→ **TO DO**: Write the data below out exactly as it stands. Do not include the pictures.

→ **DATA SEGMENT**:
____________
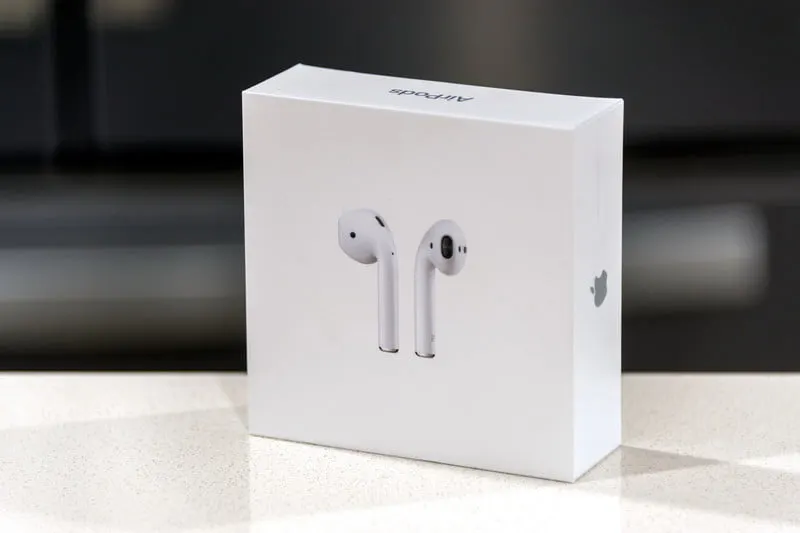 AirPods вернулись в Россию. Минус – они стоят еще дороже, чем раньше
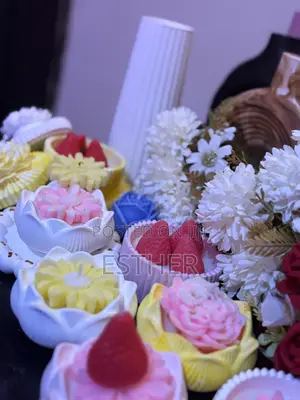 Scented Candles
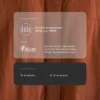 Krátká zateplená bunda Fellex® Aerogel Krátká zateplená bunda Fellex® Aerogel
____________
→ **FINISHED EXERCISE**:
 AirPods вернулись в Россию. Минус – они стоят еще дороже, чем раньше
 Scented Candles
 Krátká zateplená bunda Fellex® Aerogel Krátká zateplená bunda Fellex® Aerogel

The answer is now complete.